_必要な作業_
後に示すインタビュー記事について、次の1.〜3.の記述が記事の内容と一致するかをそれぞれ「はい」か「いいえ」で答え、判断の根拠となる記事中の語句をそのまま引用してください。1. 韓国がホワイト国から除外された際、谷垣は韓国系のクライアントへの説明を自ら行った。2. 韓国は2023年にホワイト国に復帰した。3. 2014年の侵略時には制裁は発動されなかった。

_文書の抜粋_
今回は弊所の中堅職員である谷垣に、弊所での仕事についてインタビューしてきました。

職員 メイガスへの入職前と入職後で、何か違いはありましたか?
谷垣 最初に思い浮かぶことは日々の国際政治や社会情勢などのニュースが、直接自分に関係するようになったことです。
例えば、2019年の韓国のホワイト国の除外や、2022年のロシアによるウクライナへの侵略です。報道でも大きく取り上げられていましたので、皆さんも記憶にあるのではないでしょうか。
韓国がホワイト国※から除外された際には、韓国系のクライアント様のオフィスに訪問し、法的にどのような効果が生じるのか説明を行いました。この頃、私は入職したてでしたので、上司が横で説明しているのをただ聞いているだけでしたが、ちょっとニュースを身近に感じた瞬間でした。
(※ ホワイト国とは、外為法に基づく輸出管理において優遇される国。2023年に韓国はホワイト国に復帰しました。)
次に、2022年のロシアによるウクライナへの侵略※ですが、これは今でも私の仕事に直結しています。具体的にはクライアント様の行う取引が、日本政府の行っている対露制裁に抵触しないか確認することです。
(※ 2014年の侵略時も制裁は発動されましたが、2022年以降の制裁の方が格段に複雑かつ膨大です。)
職員 対露制裁対応に従事した感想は?

_提供情報_
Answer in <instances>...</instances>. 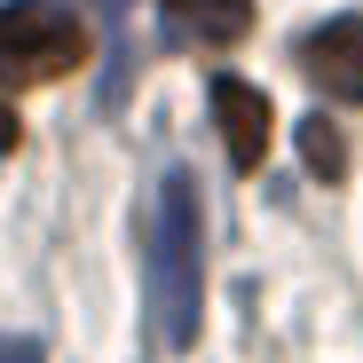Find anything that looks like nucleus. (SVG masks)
I'll return each instance as SVG.
<instances>
[{
	"mask_svg": "<svg viewBox=\"0 0 363 363\" xmlns=\"http://www.w3.org/2000/svg\"><path fill=\"white\" fill-rule=\"evenodd\" d=\"M206 103H213V127L229 143V166L237 174H253L269 158V95L253 79H237V72H213L206 79Z\"/></svg>",
	"mask_w": 363,
	"mask_h": 363,
	"instance_id": "nucleus-3",
	"label": "nucleus"
},
{
	"mask_svg": "<svg viewBox=\"0 0 363 363\" xmlns=\"http://www.w3.org/2000/svg\"><path fill=\"white\" fill-rule=\"evenodd\" d=\"M198 316H206V213H198L190 166H174L150 213V324L166 347H190Z\"/></svg>",
	"mask_w": 363,
	"mask_h": 363,
	"instance_id": "nucleus-1",
	"label": "nucleus"
},
{
	"mask_svg": "<svg viewBox=\"0 0 363 363\" xmlns=\"http://www.w3.org/2000/svg\"><path fill=\"white\" fill-rule=\"evenodd\" d=\"M300 72L332 103H363V16H332L300 40Z\"/></svg>",
	"mask_w": 363,
	"mask_h": 363,
	"instance_id": "nucleus-4",
	"label": "nucleus"
},
{
	"mask_svg": "<svg viewBox=\"0 0 363 363\" xmlns=\"http://www.w3.org/2000/svg\"><path fill=\"white\" fill-rule=\"evenodd\" d=\"M300 158H308L316 182H340V174H347V143H340L332 118H300Z\"/></svg>",
	"mask_w": 363,
	"mask_h": 363,
	"instance_id": "nucleus-6",
	"label": "nucleus"
},
{
	"mask_svg": "<svg viewBox=\"0 0 363 363\" xmlns=\"http://www.w3.org/2000/svg\"><path fill=\"white\" fill-rule=\"evenodd\" d=\"M158 9L182 40H245L253 32V0H158Z\"/></svg>",
	"mask_w": 363,
	"mask_h": 363,
	"instance_id": "nucleus-5",
	"label": "nucleus"
},
{
	"mask_svg": "<svg viewBox=\"0 0 363 363\" xmlns=\"http://www.w3.org/2000/svg\"><path fill=\"white\" fill-rule=\"evenodd\" d=\"M0 363H48L40 340H16V332H0Z\"/></svg>",
	"mask_w": 363,
	"mask_h": 363,
	"instance_id": "nucleus-7",
	"label": "nucleus"
},
{
	"mask_svg": "<svg viewBox=\"0 0 363 363\" xmlns=\"http://www.w3.org/2000/svg\"><path fill=\"white\" fill-rule=\"evenodd\" d=\"M87 64V24L55 0H9L0 9V79L9 87H40Z\"/></svg>",
	"mask_w": 363,
	"mask_h": 363,
	"instance_id": "nucleus-2",
	"label": "nucleus"
}]
</instances>
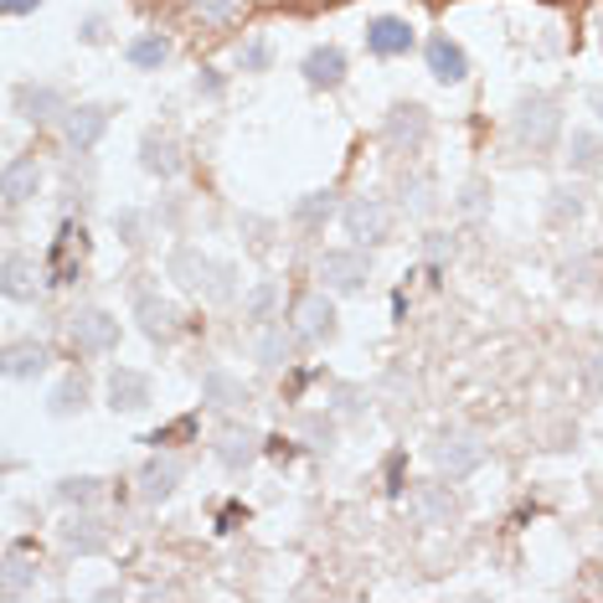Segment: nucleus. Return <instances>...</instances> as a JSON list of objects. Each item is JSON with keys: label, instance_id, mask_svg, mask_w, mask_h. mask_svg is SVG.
<instances>
[{"label": "nucleus", "instance_id": "nucleus-18", "mask_svg": "<svg viewBox=\"0 0 603 603\" xmlns=\"http://www.w3.org/2000/svg\"><path fill=\"white\" fill-rule=\"evenodd\" d=\"M304 78L315 88H335L340 78H346V57H340V47H315L310 57H304Z\"/></svg>", "mask_w": 603, "mask_h": 603}, {"label": "nucleus", "instance_id": "nucleus-34", "mask_svg": "<svg viewBox=\"0 0 603 603\" xmlns=\"http://www.w3.org/2000/svg\"><path fill=\"white\" fill-rule=\"evenodd\" d=\"M5 5V16H26V11H36V0H0Z\"/></svg>", "mask_w": 603, "mask_h": 603}, {"label": "nucleus", "instance_id": "nucleus-5", "mask_svg": "<svg viewBox=\"0 0 603 603\" xmlns=\"http://www.w3.org/2000/svg\"><path fill=\"white\" fill-rule=\"evenodd\" d=\"M480 459H485V444L474 434H444L434 444V465L449 474V480H465V474H474L480 469Z\"/></svg>", "mask_w": 603, "mask_h": 603}, {"label": "nucleus", "instance_id": "nucleus-28", "mask_svg": "<svg viewBox=\"0 0 603 603\" xmlns=\"http://www.w3.org/2000/svg\"><path fill=\"white\" fill-rule=\"evenodd\" d=\"M83 382H63L57 387V398H52V413H57V418H67V413H72V407H83Z\"/></svg>", "mask_w": 603, "mask_h": 603}, {"label": "nucleus", "instance_id": "nucleus-11", "mask_svg": "<svg viewBox=\"0 0 603 603\" xmlns=\"http://www.w3.org/2000/svg\"><path fill=\"white\" fill-rule=\"evenodd\" d=\"M367 47L377 52V57H402V52L413 47V26L398 16H377L367 26Z\"/></svg>", "mask_w": 603, "mask_h": 603}, {"label": "nucleus", "instance_id": "nucleus-19", "mask_svg": "<svg viewBox=\"0 0 603 603\" xmlns=\"http://www.w3.org/2000/svg\"><path fill=\"white\" fill-rule=\"evenodd\" d=\"M63 547L67 552H103V547H109V536H103V526L93 516H72L63 526Z\"/></svg>", "mask_w": 603, "mask_h": 603}, {"label": "nucleus", "instance_id": "nucleus-30", "mask_svg": "<svg viewBox=\"0 0 603 603\" xmlns=\"http://www.w3.org/2000/svg\"><path fill=\"white\" fill-rule=\"evenodd\" d=\"M258 356H264L268 367H279V361H284V356H289V340H284V331L264 335V340H258Z\"/></svg>", "mask_w": 603, "mask_h": 603}, {"label": "nucleus", "instance_id": "nucleus-33", "mask_svg": "<svg viewBox=\"0 0 603 603\" xmlns=\"http://www.w3.org/2000/svg\"><path fill=\"white\" fill-rule=\"evenodd\" d=\"M264 63H268V47L264 42H253V47L243 52V67H264Z\"/></svg>", "mask_w": 603, "mask_h": 603}, {"label": "nucleus", "instance_id": "nucleus-13", "mask_svg": "<svg viewBox=\"0 0 603 603\" xmlns=\"http://www.w3.org/2000/svg\"><path fill=\"white\" fill-rule=\"evenodd\" d=\"M181 459H170V454H160V459H150V465L139 469V495L145 501H166L170 490L181 485Z\"/></svg>", "mask_w": 603, "mask_h": 603}, {"label": "nucleus", "instance_id": "nucleus-25", "mask_svg": "<svg viewBox=\"0 0 603 603\" xmlns=\"http://www.w3.org/2000/svg\"><path fill=\"white\" fill-rule=\"evenodd\" d=\"M166 57H170V42H166V36H134V42H130V63L134 67H160V63H166Z\"/></svg>", "mask_w": 603, "mask_h": 603}, {"label": "nucleus", "instance_id": "nucleus-4", "mask_svg": "<svg viewBox=\"0 0 603 603\" xmlns=\"http://www.w3.org/2000/svg\"><path fill=\"white\" fill-rule=\"evenodd\" d=\"M340 222H346V233H351L356 243H387V237H392V206H387L382 197H351L346 212H340Z\"/></svg>", "mask_w": 603, "mask_h": 603}, {"label": "nucleus", "instance_id": "nucleus-20", "mask_svg": "<svg viewBox=\"0 0 603 603\" xmlns=\"http://www.w3.org/2000/svg\"><path fill=\"white\" fill-rule=\"evenodd\" d=\"M413 516L423 521V526H438V521H449L454 516V495L444 485H423V490H413Z\"/></svg>", "mask_w": 603, "mask_h": 603}, {"label": "nucleus", "instance_id": "nucleus-1", "mask_svg": "<svg viewBox=\"0 0 603 603\" xmlns=\"http://www.w3.org/2000/svg\"><path fill=\"white\" fill-rule=\"evenodd\" d=\"M170 279H181V289H191V294H206V300H227L233 294V268L212 264V258H201L191 243H181V248L170 253Z\"/></svg>", "mask_w": 603, "mask_h": 603}, {"label": "nucleus", "instance_id": "nucleus-21", "mask_svg": "<svg viewBox=\"0 0 603 603\" xmlns=\"http://www.w3.org/2000/svg\"><path fill=\"white\" fill-rule=\"evenodd\" d=\"M36 284H42V273H36L32 258H21V253H5V294H11V300H32Z\"/></svg>", "mask_w": 603, "mask_h": 603}, {"label": "nucleus", "instance_id": "nucleus-7", "mask_svg": "<svg viewBox=\"0 0 603 603\" xmlns=\"http://www.w3.org/2000/svg\"><path fill=\"white\" fill-rule=\"evenodd\" d=\"M387 139L398 150H423V139H428V109L423 103H398L387 114Z\"/></svg>", "mask_w": 603, "mask_h": 603}, {"label": "nucleus", "instance_id": "nucleus-17", "mask_svg": "<svg viewBox=\"0 0 603 603\" xmlns=\"http://www.w3.org/2000/svg\"><path fill=\"white\" fill-rule=\"evenodd\" d=\"M217 459L227 469H243L258 459V434H248V428H222L217 434Z\"/></svg>", "mask_w": 603, "mask_h": 603}, {"label": "nucleus", "instance_id": "nucleus-10", "mask_svg": "<svg viewBox=\"0 0 603 603\" xmlns=\"http://www.w3.org/2000/svg\"><path fill=\"white\" fill-rule=\"evenodd\" d=\"M145 402H150V377H145V371L119 367L114 377H109V407H114V413H139Z\"/></svg>", "mask_w": 603, "mask_h": 603}, {"label": "nucleus", "instance_id": "nucleus-24", "mask_svg": "<svg viewBox=\"0 0 603 603\" xmlns=\"http://www.w3.org/2000/svg\"><path fill=\"white\" fill-rule=\"evenodd\" d=\"M139 155H145V170H150V176H176V170H181V160H176V145H170L166 134H145Z\"/></svg>", "mask_w": 603, "mask_h": 603}, {"label": "nucleus", "instance_id": "nucleus-32", "mask_svg": "<svg viewBox=\"0 0 603 603\" xmlns=\"http://www.w3.org/2000/svg\"><path fill=\"white\" fill-rule=\"evenodd\" d=\"M552 217H578L583 212V201H578V191H552Z\"/></svg>", "mask_w": 603, "mask_h": 603}, {"label": "nucleus", "instance_id": "nucleus-3", "mask_svg": "<svg viewBox=\"0 0 603 603\" xmlns=\"http://www.w3.org/2000/svg\"><path fill=\"white\" fill-rule=\"evenodd\" d=\"M315 273H320V284L331 289V294H356V289L371 279V258L367 253H356V248H335L315 264Z\"/></svg>", "mask_w": 603, "mask_h": 603}, {"label": "nucleus", "instance_id": "nucleus-9", "mask_svg": "<svg viewBox=\"0 0 603 603\" xmlns=\"http://www.w3.org/2000/svg\"><path fill=\"white\" fill-rule=\"evenodd\" d=\"M67 145L72 150H93L103 139V130H109V109H99V103H78V109H67Z\"/></svg>", "mask_w": 603, "mask_h": 603}, {"label": "nucleus", "instance_id": "nucleus-22", "mask_svg": "<svg viewBox=\"0 0 603 603\" xmlns=\"http://www.w3.org/2000/svg\"><path fill=\"white\" fill-rule=\"evenodd\" d=\"M36 186H42V170L32 160H11L5 166V206H21L26 197H36Z\"/></svg>", "mask_w": 603, "mask_h": 603}, {"label": "nucleus", "instance_id": "nucleus-36", "mask_svg": "<svg viewBox=\"0 0 603 603\" xmlns=\"http://www.w3.org/2000/svg\"><path fill=\"white\" fill-rule=\"evenodd\" d=\"M480 197H485V191H480V181L465 186V206H469V212H480Z\"/></svg>", "mask_w": 603, "mask_h": 603}, {"label": "nucleus", "instance_id": "nucleus-16", "mask_svg": "<svg viewBox=\"0 0 603 603\" xmlns=\"http://www.w3.org/2000/svg\"><path fill=\"white\" fill-rule=\"evenodd\" d=\"M134 320H139V331L155 335V340L176 335V310H170L160 294H139V300H134Z\"/></svg>", "mask_w": 603, "mask_h": 603}, {"label": "nucleus", "instance_id": "nucleus-2", "mask_svg": "<svg viewBox=\"0 0 603 603\" xmlns=\"http://www.w3.org/2000/svg\"><path fill=\"white\" fill-rule=\"evenodd\" d=\"M557 130H562V114H557L552 99L532 93V99L516 103V139L526 145V150H552Z\"/></svg>", "mask_w": 603, "mask_h": 603}, {"label": "nucleus", "instance_id": "nucleus-37", "mask_svg": "<svg viewBox=\"0 0 603 603\" xmlns=\"http://www.w3.org/2000/svg\"><path fill=\"white\" fill-rule=\"evenodd\" d=\"M593 109H599V119H603V88H599V99H593Z\"/></svg>", "mask_w": 603, "mask_h": 603}, {"label": "nucleus", "instance_id": "nucleus-31", "mask_svg": "<svg viewBox=\"0 0 603 603\" xmlns=\"http://www.w3.org/2000/svg\"><path fill=\"white\" fill-rule=\"evenodd\" d=\"M57 495H63V501H93V495H99V480H67Z\"/></svg>", "mask_w": 603, "mask_h": 603}, {"label": "nucleus", "instance_id": "nucleus-14", "mask_svg": "<svg viewBox=\"0 0 603 603\" xmlns=\"http://www.w3.org/2000/svg\"><path fill=\"white\" fill-rule=\"evenodd\" d=\"M47 361H52V351L42 346V340H11L5 346V377H42L47 371Z\"/></svg>", "mask_w": 603, "mask_h": 603}, {"label": "nucleus", "instance_id": "nucleus-6", "mask_svg": "<svg viewBox=\"0 0 603 603\" xmlns=\"http://www.w3.org/2000/svg\"><path fill=\"white\" fill-rule=\"evenodd\" d=\"M72 346L83 356H103L119 346V320L103 315V310H83V315H72Z\"/></svg>", "mask_w": 603, "mask_h": 603}, {"label": "nucleus", "instance_id": "nucleus-8", "mask_svg": "<svg viewBox=\"0 0 603 603\" xmlns=\"http://www.w3.org/2000/svg\"><path fill=\"white\" fill-rule=\"evenodd\" d=\"M331 331H335V304L325 294H304L294 304V335L315 346V340H331Z\"/></svg>", "mask_w": 603, "mask_h": 603}, {"label": "nucleus", "instance_id": "nucleus-29", "mask_svg": "<svg viewBox=\"0 0 603 603\" xmlns=\"http://www.w3.org/2000/svg\"><path fill=\"white\" fill-rule=\"evenodd\" d=\"M21 99H26V109H32V119H47V109H57V93H52V88H26V93H21Z\"/></svg>", "mask_w": 603, "mask_h": 603}, {"label": "nucleus", "instance_id": "nucleus-23", "mask_svg": "<svg viewBox=\"0 0 603 603\" xmlns=\"http://www.w3.org/2000/svg\"><path fill=\"white\" fill-rule=\"evenodd\" d=\"M568 166L578 170V176H593V170L603 166V139L588 130H572V145H568Z\"/></svg>", "mask_w": 603, "mask_h": 603}, {"label": "nucleus", "instance_id": "nucleus-35", "mask_svg": "<svg viewBox=\"0 0 603 603\" xmlns=\"http://www.w3.org/2000/svg\"><path fill=\"white\" fill-rule=\"evenodd\" d=\"M197 11H206V16H227V0H197Z\"/></svg>", "mask_w": 603, "mask_h": 603}, {"label": "nucleus", "instance_id": "nucleus-15", "mask_svg": "<svg viewBox=\"0 0 603 603\" xmlns=\"http://www.w3.org/2000/svg\"><path fill=\"white\" fill-rule=\"evenodd\" d=\"M201 398H206V407H217V413H233V407H248V387L237 382V377H227V371H206Z\"/></svg>", "mask_w": 603, "mask_h": 603}, {"label": "nucleus", "instance_id": "nucleus-27", "mask_svg": "<svg viewBox=\"0 0 603 603\" xmlns=\"http://www.w3.org/2000/svg\"><path fill=\"white\" fill-rule=\"evenodd\" d=\"M294 217H300L304 227H320V222L331 217V197H325V191H315V197H304L300 206H294Z\"/></svg>", "mask_w": 603, "mask_h": 603}, {"label": "nucleus", "instance_id": "nucleus-12", "mask_svg": "<svg viewBox=\"0 0 603 603\" xmlns=\"http://www.w3.org/2000/svg\"><path fill=\"white\" fill-rule=\"evenodd\" d=\"M428 72H434L438 83H465V72H469L465 47L449 42V36H434V42H428Z\"/></svg>", "mask_w": 603, "mask_h": 603}, {"label": "nucleus", "instance_id": "nucleus-26", "mask_svg": "<svg viewBox=\"0 0 603 603\" xmlns=\"http://www.w3.org/2000/svg\"><path fill=\"white\" fill-rule=\"evenodd\" d=\"M273 304H279V289L273 284H258L248 294V320L253 325H268V320H273Z\"/></svg>", "mask_w": 603, "mask_h": 603}]
</instances>
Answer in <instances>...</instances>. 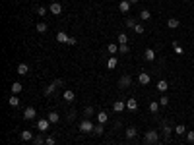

_完全な回答_
1. いいえ。「上司が横で説明しているのをただ聞いているだけでした」
2. はい。「2023年に韓国はホワイト国に復帰しました。」
3. いいえ。「2014年の侵略時も制裁は発動されましたが」